Guards in the Likovac camp were members of the 111th, 112th, 113th, and 140th brigades of the Kosovo Occupation Army. The deputy commander of the camp in Likovac was Sabit Geci.
During 1998-1999, about 80 Serbs from the municipality of Djakovica alone were kidnapped and taken to the Likovac camp.
The Likovac camp was considered one of the five most notorious of 144 Albanian casemates that existed in the area of the Autonomous Province of Kosovo and Metohija at the end of the 1990s. Plus about twenty more camps were established in the northern parts of the Republic of Albania.
TESTIMONIES
Nataša Šćepanović, president of the Association of Kosmet Victims says the following about the Likovac and other camps in Kosovo and Metohija:
- “In all these places, Serbs went through hell and torture, these were cruel execution sites, it was most horrible in the Yellow House in the north of Albania, where kidnapped Serbs had their organs harvested...
They burned people alive, and many were torn to pieces by being tied to tractors; they were tortured in the most vicious ways.
Actually, none of the killed Serbs, Roma, and disloyal Albanians lost their lives without being tortured in ways incomprehensible to human reason...".
Simo Spasić, whose brother was kidnapped and ended in Albanian camps:
- “The prisoners were in the basements of private houses, barns, hangars, and empty primary schools. In 1998, there were mostly ‘mobile camps’ which were moved due to the fear of our security organs. They would move from one place to another, then to a third one, and most of the survivors would end up in northern Albania
Only in the Drenica area, there were multiple camps, like the one in Likovac under the command of one of the Occupation Army of Kosovo leaders and the Hague indictee Fatmir Limaj.
The organizer of Albanian camps: Hashim Thaci with his security
My brother, who was kidnapped on 14 May 1998 was also in that camp. Thanks to some Albanians, I was able to talk to him while he was detained with some other Serbs, and they were held in caves around Glogovac”.
NAMES OF THE TORTURERS
The names of the guards and their superiors that were remembered by the prisoners:
-
Sami Lushtaku,
-
Sait Jashari
-
Jahir Demaku
-
Zecir Demaku
-
Hisni Thaci
|
-
Suleiman Selimi
-
Fadil Demaku
-
Sabit Geci,
-
and others.
|
NAMES OF THE VICTIMS
-
Ljubomir Knežević, a journalist, kidnapped on 6 May 1999
-
Žarko Spasić, a worker of Electric power industry of Serbia who, worked at the Belaćevac mine, kidnapped on 14 May 1998
-
Dejan Stoiljković, a police officer from Gnjilan, kidnapped on 19 May 1998
-
Vladimir Spasić, kidnapped on 19 May 1998
-
Miroslav Šuljinić, a worker from Klina, kidnapped on 21 May 1998. His body was found in a mass grave near Lapušnik in 2005.
-
Ivan Bulatović, a police officer from Peć who was kidnapped from a train in Glogovac in late May. He was beheaded in the Likovac camp with a saw.
-
etc...
YEARS LATER
When the fighting in Kosovo and Metohija ended in June 1999 after the Military Technical Agreement had been signed in Kumanovo, the Yugoslav security organs withdrew: the Army, the Police, as well as state institutions. That caused the mass exodus of hundreds of thousands of Kosmet Serbs.
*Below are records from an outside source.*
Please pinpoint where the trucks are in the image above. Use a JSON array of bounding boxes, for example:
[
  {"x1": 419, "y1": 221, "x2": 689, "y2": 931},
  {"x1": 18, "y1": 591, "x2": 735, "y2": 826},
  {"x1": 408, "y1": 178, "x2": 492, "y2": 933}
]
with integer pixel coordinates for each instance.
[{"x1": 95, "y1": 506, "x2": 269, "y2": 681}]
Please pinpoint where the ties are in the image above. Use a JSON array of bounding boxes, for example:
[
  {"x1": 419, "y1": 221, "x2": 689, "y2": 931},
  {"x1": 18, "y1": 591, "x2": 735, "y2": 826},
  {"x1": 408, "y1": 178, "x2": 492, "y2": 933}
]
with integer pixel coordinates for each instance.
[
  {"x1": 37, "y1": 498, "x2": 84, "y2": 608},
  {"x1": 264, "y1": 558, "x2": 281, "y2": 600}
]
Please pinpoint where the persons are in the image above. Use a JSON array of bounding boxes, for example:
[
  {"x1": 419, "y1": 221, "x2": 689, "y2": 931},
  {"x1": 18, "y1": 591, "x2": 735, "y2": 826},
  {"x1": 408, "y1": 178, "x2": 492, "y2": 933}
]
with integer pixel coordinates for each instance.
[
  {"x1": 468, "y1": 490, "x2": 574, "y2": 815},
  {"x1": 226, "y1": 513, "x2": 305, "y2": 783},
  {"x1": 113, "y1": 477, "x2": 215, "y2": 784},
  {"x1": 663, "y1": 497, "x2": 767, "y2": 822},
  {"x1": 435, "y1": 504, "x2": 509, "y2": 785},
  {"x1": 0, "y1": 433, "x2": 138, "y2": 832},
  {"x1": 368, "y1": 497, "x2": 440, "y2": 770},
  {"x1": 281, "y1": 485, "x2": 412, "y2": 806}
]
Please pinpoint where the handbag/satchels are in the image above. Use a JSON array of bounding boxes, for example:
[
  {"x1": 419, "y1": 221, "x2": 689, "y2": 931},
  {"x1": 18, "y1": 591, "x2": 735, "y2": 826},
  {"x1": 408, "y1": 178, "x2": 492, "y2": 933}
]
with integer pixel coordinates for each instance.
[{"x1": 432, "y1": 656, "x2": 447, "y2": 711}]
At the beginning of October 2000, there was a change in the political power in Serbia, when Zoran Đinđić, and later Vojislav Koštunica, formed the government. They made a radical turn in the foreign policy of our country, i.e. it was the policy of Euro-Atlantic integrations.
Under these conditions, more than 2,100 Albanian criminals were released from Serbian state prisons. They had been sentenced to many years in prison for serious criminal offenses: murders, tortures, rapes, robbery, etc. They did not ask the Albanian party to release Serb civilians from Albanian camps under their control.
The fate of more than 1,647 Serbs from Kosovo and Metohija is still unknown.
TRIALS AND JUDGMENTS
After the end of the aggression and the barbaric 78-day bombing of Serbia and Montenegro, UNMIK and KFOR forces, and later EULEX mission, came to the southern Serbian province.
At one of the trials of the Drenica group, where the commander-in-chief was Hashim Thaci, the international prosecutor Clint Williamson showed video footage from the Likovac camp, which clearly shows the faces of the imprisoned Serbs, including Žarko Spasić, a worker from the Belaćevac mine; Dejan Stoiljković, a police officer from Gnjilan, as well as several Serbs who were kidnapped in May 1998.
In 2011, the Priština court of the so-called Republic of Kosovo sentenced Sabit Geci to 15 years in prison for the murder and torture of prisoners in several camps: Kukeš and Cakan. However, this verdict refers to Albanian victims, not Serbs. Geci was also identified as one of the main suspects in the “Yellow House” case because he used to transfer prisoners from Kosmet to the central parts of Albania.
Dick Marty, a lawyer and senator from Switzerland, also prepared a report in 2010 stating details about Albanian concentration camps with mostly Serbs detained.
The War Crimes Prosecutor’s Office of the Republic of Serbia has information that the victims from the Likovac camp were buried on the territory of the municipality of Đakovica in the southern parts of Kosovo and Metohija, on the location of the village Piskota. In 2014, The EULEX Prosecutor’s Office investigated this information.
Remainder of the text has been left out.